ホームは、3年間の利用期間を目安に自立生活を目指す「通過型」の施設となっており、一人暮らしに向けた準備を支援している。退居後の生活については、本人の意向を尊重して移転先を決定している。単身生活を希望する利用者については、部屋探しや引っ越し準備、転居先の居室環境の整備を職員が一緒に行い、区の委託事業である「単身生活サポート事業」を活用しながら支援している。退居後も必要に応じて訪問や面談、電話相談などを通じてアフターケアを行い、継続した支援に取り組んでいる。
利用者調査結果
調査概要
- 調査対象:利用者全員(事業所と協議の上、入院中の利用者を除く)
- 調査方法:聞き取り方式
個別聞き取り方式 - 有効回答者数/利用者総数:6/7(回答率 85.7% )
利用者総数7名中、6名から回答を得ることができた。満足度が高かった項目としては、「利用者は困ったときに支援を受けているか」「利用者は、主体的な活動が尊重されているか」「グループホームでの生活はくつろげるか」「グループホーム内の清掃、整理整頓は行き届いているか」「病気やけがをした際の職員の対応は信頼できるか」など多数があげられる。総合的な満足度では、2名が「大変満足」3名が「満足」の回答であった。相談にのってくれたり過ごしやすいところ、米が支給されるのが大変助かります、ここでの生活は満足してます、職員がやさしく静かで自由なのが良い、できれば卒業したくないと思えるほど良いところ、などがあがっている。意見や要望としては、近所にスーパーがもっとあったら良いと思う、利用期間が3年なのでもうちょっとどうにかならないかなぁと思う、3年という利用期間は短いのでせめて5年にしてもらえると良い、などがあがっている。
アンケート結果
1.利用者は困ったときに支援を受けているか
回答者全員が利用者は困ったときに支援を受けていると回答している。健康面とか気持ちの部分で相談にのってもらってます、通院同行や代替通院もしてくれた、相談に乗ってもらっている、などがあがっている。
2.利用者は、主体的な活動が尊重されているか
回答者全員が利用者は、主体的な活動が尊重されていると回答している。テレビ見たりYouTube見たりしている、パソコンとかゲームとかで自分の時間は取れてます、パソコンで動画見たりのんびりしてます、などがあがっている。
3.グループホームでの生活はくつろげるか
回答者全員がグループホームでの生活はくつろげると回答している。一人暮らし自体には慣れてきてます、との回答があった。

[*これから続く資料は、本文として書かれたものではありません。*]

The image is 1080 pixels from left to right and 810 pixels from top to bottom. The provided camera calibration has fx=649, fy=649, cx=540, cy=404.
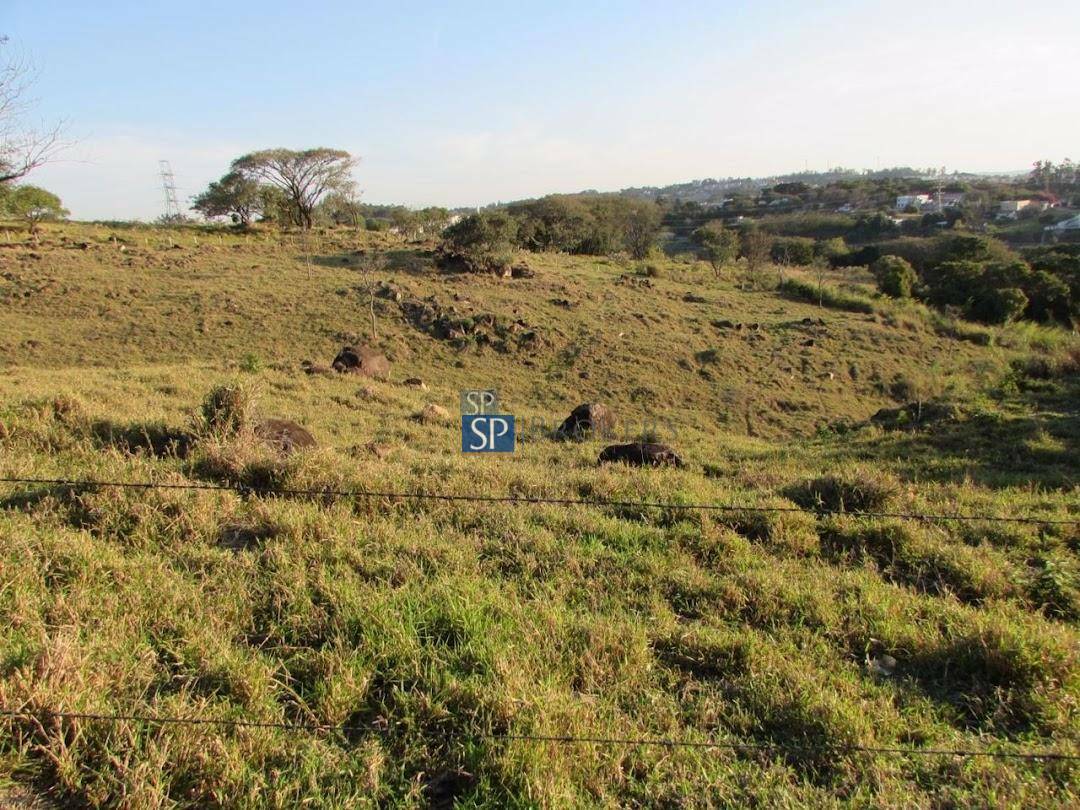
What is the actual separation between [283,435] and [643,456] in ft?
10.9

4.職員が利用者の家族等に連絡をする場合、方法や内容等についてあらかじめ利用者の希望が聞かれているか
4名が職員が利用者の家族等に連絡をする場合、方法や内容等についてあらかじめ利用者の希望が聞かれていると回答している。「いいえ」の回答はみられなかった。ほとんど自分で連絡取っているので、との回答があった。

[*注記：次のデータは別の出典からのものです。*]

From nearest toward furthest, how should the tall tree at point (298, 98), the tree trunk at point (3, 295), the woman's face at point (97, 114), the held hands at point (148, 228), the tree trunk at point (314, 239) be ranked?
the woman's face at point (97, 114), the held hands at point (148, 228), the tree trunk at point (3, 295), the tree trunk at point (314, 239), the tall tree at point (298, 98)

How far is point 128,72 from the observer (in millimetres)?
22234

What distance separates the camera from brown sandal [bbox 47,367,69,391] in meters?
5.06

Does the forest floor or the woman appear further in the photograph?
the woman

5.グループホーム内の清掃、整理整頓は行き届いているか
回答者全員がグループホーム内の清掃、整理整頓は行き届いていると回答している。リビングは職員さんでお風呂は入った人が掃除している、きれいにしていると思います、職員が毎日きれいにしてくれます、掃除は当番制でみんなでやっている、などがあがっている。
6.職員の接遇・態度は適切か
5名が職員の接遇・態度は適切と回答している。「いいえ」の回答はみられなかった。たまに淡泊だなぁと感じることはあります、との回答があった。
7.病気やけがをした際の職員の対応は信頼できるか
回答者全員が病気やけがをした際の職員の対応は信頼できると回答している。体調不良とかケガの時はよく気にかけてくれます、感染症になった時はこまめに様子を見にきてくれます、などがあがっている。
8.利用者同士のトラブルに関する対応は信頼できるか
回答者全員が利用者同士のトラブルに関する対応は信頼できると回答している。トラブルは起きていないがあれば対応してくれると思う、との回答があった。
9.利用者の気持ちを尊重した対応がされているか
回答者全員が利用者の気持ちを尊重した対応がされていると回答している。2週に1度面談してもらって相談にのってもらってます、みんな職員に頼っていると思う、などがあがっている。
10.利用者のプライバシーは守られているか
回答者全員が利用者のプライバシーは守られていると回答している。自分の部屋や職員の部屋で話を聞いてくれる、職員さんはちゃんとしてくれてますが他人と生活してるので色々がまんはあります、自分の部屋や管理人室で話を聞いてくれる、などがあがっている。
11.個別の計画作成時に、利用者の状況や要望を聞かれているか
回答者全員が個別の計画作成時に、利用者の状況や要望を聞かれていると回答している。抱えているジレンマなんかも聞いてくれます、との回答があった。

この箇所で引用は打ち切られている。